TEXT SEGMENT:
● ● ● ●

Validation, Cross-Validation, and Three Principles for Honest Learning

THE CRUX: Last week's regularisation gave us a family of trained models indexed by $λ$ — but how do we actually pick the right $λ$ ? More broadly: with the regularisation parameter, model class, kernel, and other knobs all unknown, how do we choose between candidate models without the test set we promised never to touch? And once we've answered that — what general principles, beyond specific algorithms, govern whether a learning experiment was honest in the first place?

The two halves of week 11 each answer one. (1) Validation holds out a portion of the training data, trains on the rest, and uses the held-out part to estimate $E_{out}$ for each candidate model. The validation error $E_{val} (g^{-})$ is an unbiased estimate of $E_{out} (g^{-})$ with variance $\leq 1/ (4 K)$ for binary classification — large $K$ shrinks variance but starves the trained model. The standard $K = N /5$ rule splits the difference. After validation picks the winner, retrain on all $N$ examples to produce the final hypothesis. Cross-validation generalises validation to use all the data: leave-one-out trains $N$ times on $N - 1$ examples each, $V$ -fold partitions into $V$ chunks ( $V = 10$ is the practical default). (2) Three meta-principles wrap up the module’s theory. Occam’s Razor: simpler is better, where “simpler” means small VC dimension and “better” means lower $E_{out}$ . Sampling Bias: training data from the wrong distribution → no theorem rescues you. Data Snooping: any influence of the test set on any decision contaminates it. Together they’re the discipline that turns the module’s machinery into honest learning.

● ● ● ●

TASK TO CARRY OUT: Duplicate everything in the validation text above from "THE CRUX: Last" down to "the first place?". The listing comes from a separate source, unrelated to the validation text.

DATASET CONTENT:
● ● ● ●

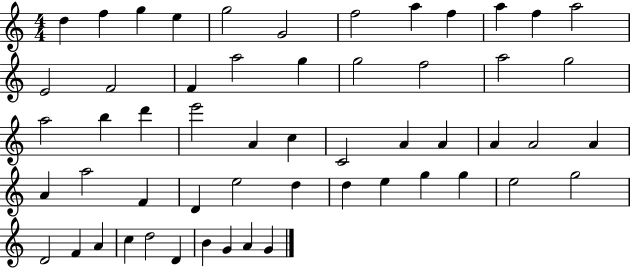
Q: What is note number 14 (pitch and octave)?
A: F4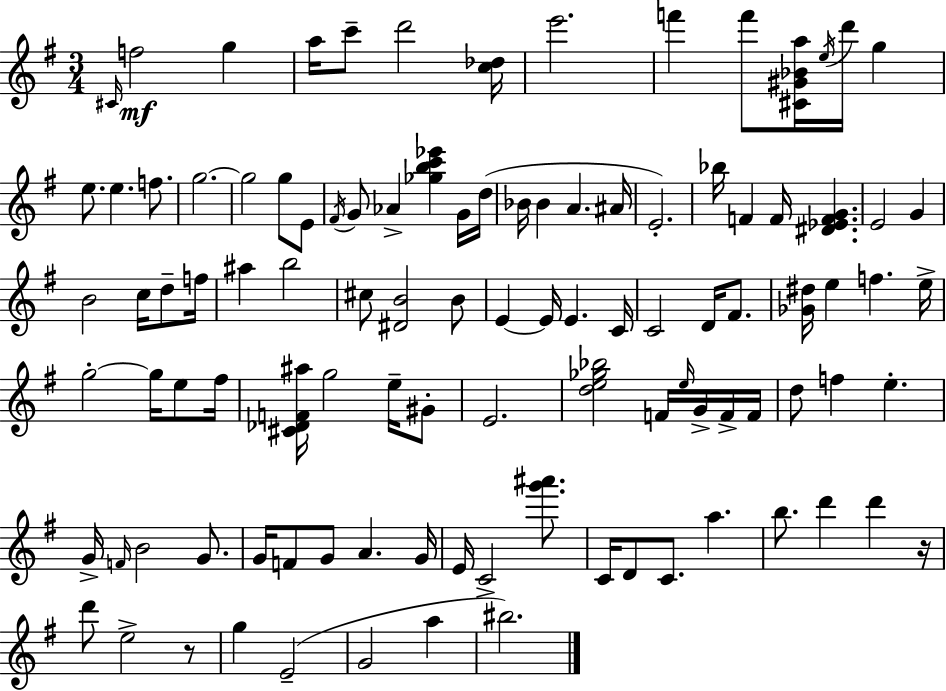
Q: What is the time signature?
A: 3/4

● ● ● ●

RESULT FOR THIS TASK:
THE CRUX: Last week's regularisation gave us a family of trained models indexed by $λ$ — but how do we actually pick the right $λ$ ? More broadly: with the regularisation parameter, model class, kernel, and other knobs all unknown, how do we choose between candidate models without the test set we promised never to touch? And once we've answered that — what general principles, beyond specific algorithms, govern whether a learning experiment was honest in the first place?